## O QUE SE PEDE
a) Transcreva do texto sobre oradores de formatura a passagem que vai de "O comentário é" até "uma plataforma pública.".
b) Diga se cada afirmação concorda com o texto sobre oradores de formatura, respondendo sim ou não e citando as palavras do texto que decidem a questão.
(i) A Cardinal Newman Society é descrita como uma organização conservadora.
(ii) Segundo o texto, as instituições que fizerem uma escolha equivocada de oradores não podem ser criticadas.
(iii) A tradução do comentário é de Thomas Reese.
c) Responda com base no texto sobre oradores de formatura:
(i) Em que veículo o comentário foi publicado?
(ii) Que outra má ideia aparece ao lado da tentativa de proibir certos oradores?
(iii) Como é vista qualquer interferência externa?

## TRECHO DO TEXTO
------------
02 Mai 2016
Com a chegada da primavera, as faculdades e universidades católicas estarão, uma vez mais, envoltas em polêmicas com os oradores das cerimônias de formatura e homenageados em geral.
O comentário é de Thomas Reese, jesuíta e jornalista, publicado por National Catholic Reporter, 28-04-2016. A tradução é de Isaque Gomes Correa.
A organização conservadora Cardinal Newman Society irá emitir notas à imprensa denunciando instituições de ensino que convidarem alguém que tenha demonstrado um mínimo de apoio aos direitos abortistas ou ao casamento gay, mesmo que os homenageados não venham a falar sobre estes assuntos em suas alocuções. Os bispos irão demonstrar um descontentamento com as instituições que, contrariamente às normas da Igreja, estiverem homenageando opositores do magistério católico, fornecendo-lhes uma plataforma pública.
É chegada a hora de admitir que estas normas são uma bobagem desde o seu começo e que devem, hoje, ser descartadas. Faculdades e universidades em boa consciência podem ignorar estas regras e usar os seus próprios juízos na escolha dos oradores de turma e homenageados. Caso a decisão delas se revelar equivocada, elas podem certamente ser criticadas, mas não simplesmente porque romperam com uma regra inadequada.
Tentar proibir certos oradores em instituições católicas de ensino sempre foi uma má ideia, juntamente com o Índice de Livros Proibidos. Colégios e universidades devem ser lugares onde exista uma livre troca de ideias. É por meio do debate e da argumentação num ambiente acadêmico que a verdade, muitas vezes, se revela. Qualquer interferência externa é corretamente vista como uma violação da liberdade acadêmica.
E o que é pior: tal censura é a admissão de um fracasso. Ela diz à comunidade acadêmica: “Nós não temos condições de convencê-los de que a posição da Igreja é a correta, e, assim, temos de proibi-los de ouvir opiniões contrárias à Igreja”. Em vez disso, a Igreja deveria participar no debate e, aí, desenvolver os melhores argumentos para o seu lado. As instituições de ensino deveriam também garantir que o ensino da Igreja seja apresentado, clara e respeitosamente, aos seus alunos.
------------
## MATERIAL FORNECIDO
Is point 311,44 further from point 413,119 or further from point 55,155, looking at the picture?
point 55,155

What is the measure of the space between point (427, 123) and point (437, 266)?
------------
## RESPOSTAS
a)
O comentário é de Thomas Reese, jesuíta e jornalista, publicado por National Catholic Reporter, 28-04-2016. A tradução é de Isaque Gomes Correa.
A organização conservadora Cardinal Newman Society irá emitir notas à imprensa denunciando instituições de ensino que convidarem alguém que tenha demonstrado um mínimo de apoio aos direitos abortistas ou ao casamento gay, mesmo que os homenageados não venham a falar sobre estes assuntos em suas alocuções. Os bispos irão demonstrar um descontentamento com as instituições que, contrariamente às normas da Igreja, estiverem homenageando opositores do magistério católico, fornecendo-lhes uma plataforma pública.

b)
(i) Sim: "A organização conservadora Cardinal Newman Society".
(ii) Não: "Caso a decisão delas se revelar equivocada, elas podem certamente ser criticadas".
(iii) Não: "A tradução é de Isaque Gomes Correa."

c)
(i) No National Catholic Reporter.
(ii) O Índice de Livros Proibidos.
(iii) Como uma violação da liberdade acadêmica.